= Adolf Míšek =

Czech double bassist and composer

Adolf Míšek (29 August 1875 – 20 October 1955) was a Czech double bassist and composer of the late romantic era.

== Life ==
Adolf Míšek was born in the village of Modletín, Bohemia, Austria-Hungary (today part of Rušinov, Czech Republic). He left for Vienna at the age of 15 to study with Franz Simandl at the Vienna Conservatory. At the age of 23, Míšek joined the orchestra of the state opera in Vienna –- a post he held concurrently with the professorship at the conservatory after the departure of Simandl in 1910–1914. After the World War I he left for Prague in 1920 to join the National Theatre as principal bassist and soloist.

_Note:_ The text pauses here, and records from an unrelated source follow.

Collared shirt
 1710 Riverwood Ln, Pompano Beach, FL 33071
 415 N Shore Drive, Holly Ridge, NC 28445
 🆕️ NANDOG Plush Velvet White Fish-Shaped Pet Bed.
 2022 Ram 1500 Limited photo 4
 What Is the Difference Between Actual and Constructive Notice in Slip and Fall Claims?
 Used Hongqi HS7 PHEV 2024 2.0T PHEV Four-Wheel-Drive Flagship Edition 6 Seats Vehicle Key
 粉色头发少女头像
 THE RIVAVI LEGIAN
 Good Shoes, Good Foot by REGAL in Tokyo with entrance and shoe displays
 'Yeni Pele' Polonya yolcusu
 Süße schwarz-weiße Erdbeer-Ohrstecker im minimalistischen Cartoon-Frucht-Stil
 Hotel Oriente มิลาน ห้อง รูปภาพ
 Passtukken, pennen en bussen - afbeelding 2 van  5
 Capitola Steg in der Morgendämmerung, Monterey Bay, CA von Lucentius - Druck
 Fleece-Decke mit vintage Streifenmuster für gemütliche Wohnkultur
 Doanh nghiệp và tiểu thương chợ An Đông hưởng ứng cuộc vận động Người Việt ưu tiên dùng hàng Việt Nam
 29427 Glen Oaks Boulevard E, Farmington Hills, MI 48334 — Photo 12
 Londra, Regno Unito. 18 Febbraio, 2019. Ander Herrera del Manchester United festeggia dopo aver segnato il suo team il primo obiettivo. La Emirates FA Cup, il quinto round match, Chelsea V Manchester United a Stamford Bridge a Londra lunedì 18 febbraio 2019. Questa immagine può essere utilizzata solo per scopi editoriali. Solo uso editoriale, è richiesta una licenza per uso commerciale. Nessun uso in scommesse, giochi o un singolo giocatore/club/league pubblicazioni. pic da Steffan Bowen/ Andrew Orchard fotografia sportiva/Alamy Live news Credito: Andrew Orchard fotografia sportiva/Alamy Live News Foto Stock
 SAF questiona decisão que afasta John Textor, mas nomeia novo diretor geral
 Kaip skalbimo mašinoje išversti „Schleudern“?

He taught also at the Prague Conservatory 1920–1934. He died on 20 October 1955 in Prague.

== Works ==

=== Compositions for double bass ===
- Capriccio (1899)
- Concert Polonaise (1903)
- Legenda op. 3 (1903)
- Sonata in A major op. 5 (1909)
- Sonata in E minor op. 6 (1911)
- Sonata in F major op. 7 (rev. 1955)

=== Chamber music ===
- Kinderherzen op. 21 for violin (1903)
- Drei Tonstücke op. 22 for violin (1904)
- Sonatinka pro housle ve snadném slohu (for violin)
- Sonata for violin in E major
- Sonatina for violoncello
- Idyla for violoncello
- Piano trio op. 20 (1904)
- String quartet in A major
- String quartet in D major
- String quintet in E flat major (2v, vla, vc, cb)

=== Songs ===
- Čtverlístek písní op. 11
- Zdrávas Maria
- Čtvero písní (1930)

=== Pedagogic literature ===
- Method for scales and arpeggios for double bass with piano

Míšek wrote arrangements of Czech folk songs for choir, arranged various pieces for violin and double bass and he composed couple of marches and other pieces for wind ensembles.